Both the Platform for Action adopted by the United Nations at Beijing in 1995 (to which the Canadian Government was a signatory) and the Federal Plan for Gender Equality (1995) recognize the disadvantaged financial position in which older women find themselves. The U.N. declaration makes commitments to promote opportunities for older women in the workforce.The Federal Plan commits itself to the provision of education, training, and retraining programs and employment services targeted at women re-entrants to the work force, although it does not identify older women specifically in that category.

The U.N. Platform for Action affirms that governments will take measures to ensure equal access of women to ongoing training, including women re-entering the labour market after an extended exit from employment owing to family responsibilities and other causes, and women displaced by new forms of production or by retrenchment.

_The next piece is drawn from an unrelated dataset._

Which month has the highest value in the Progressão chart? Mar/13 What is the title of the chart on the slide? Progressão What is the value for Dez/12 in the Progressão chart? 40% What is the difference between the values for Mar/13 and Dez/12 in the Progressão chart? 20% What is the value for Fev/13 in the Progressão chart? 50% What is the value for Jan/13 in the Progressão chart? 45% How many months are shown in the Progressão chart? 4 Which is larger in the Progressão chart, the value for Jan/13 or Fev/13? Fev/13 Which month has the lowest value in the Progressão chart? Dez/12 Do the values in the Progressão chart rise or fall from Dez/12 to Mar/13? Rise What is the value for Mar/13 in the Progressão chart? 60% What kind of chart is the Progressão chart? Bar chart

We request the federal government take action on these commitments in order to promote opportunities for all women, including older women, to have equal access to employment.

With specific regard to poverty, Canada agreed to "review, adopt, and maintain macro-economic policies and develop strategies that address the needs and efforts of women in poverty." Instead, Canada has chosen to cut back social programs, This has resulted in an increase in the number of women and children existing in poverty. This situation will result in these and many other women and their daughters facing the same fate as approximately 2/3 of older women face today: a life with an income below the poverty line.

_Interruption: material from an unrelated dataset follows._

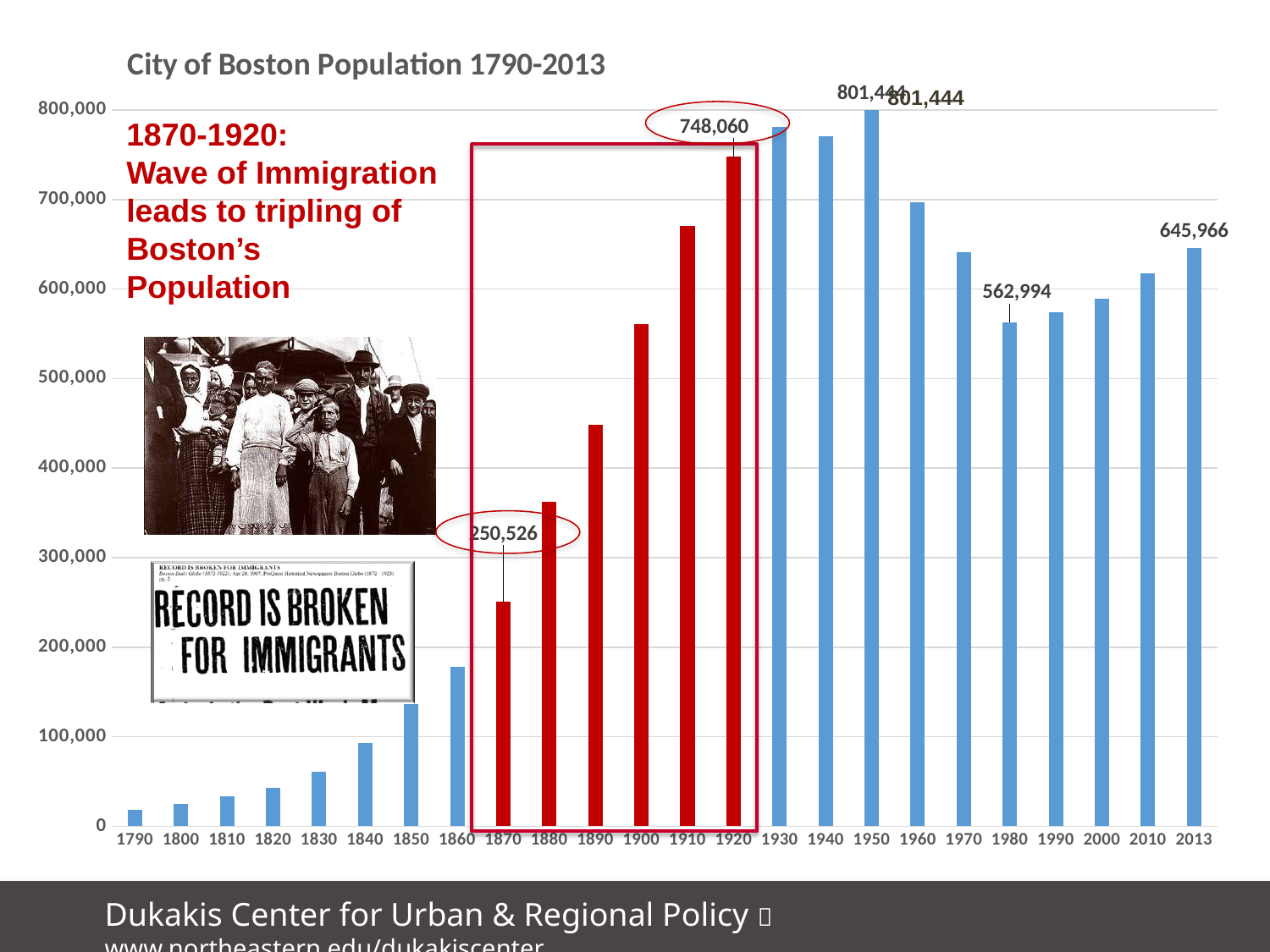
What was the population of Boston in 1920 according to the chart? 748,060 What value is labelled for 1980 on the chart? 562,994 Which year has the lowest population on the chart? 1790 Which year has the highest population on the chart? 1950 Is the value for 1900 greater or less than 500,000? greater How many years are shown along the x axis of the chart? 24 What kind of chart is shown on the slide? bar chart Which years are shown with red bars on the chart? 1870 to 1920 By how much did Boston's population grow between 1870 and 1920? 497,534 What was the population of Boston in 1870 according to the chart? 250,526 What is the title of the chart? City of Boston Population 1790-2013 What value is labelled for 2013 on the chart? 645,966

    • i. We request the federal government to put child-care funding and job creation back on the agenda.
    • ii. We request the federal government restore the Canada Assistance Plan (CAP) which has now been replaced by the Canada Health and Social Transfer (CHST); and to restore Unemployment Insurance (UI) which has now been replaced by Employment Insurance (EI).
    • iii. We request the federal government to retain Old Age Security (OAS), the Guaranteed Income Supplement (GIS) and the Canada Pension Plan (CPP).
    • iv. Canada’s present and proposed policies in each of the seven areas has markedly negative effects upon women.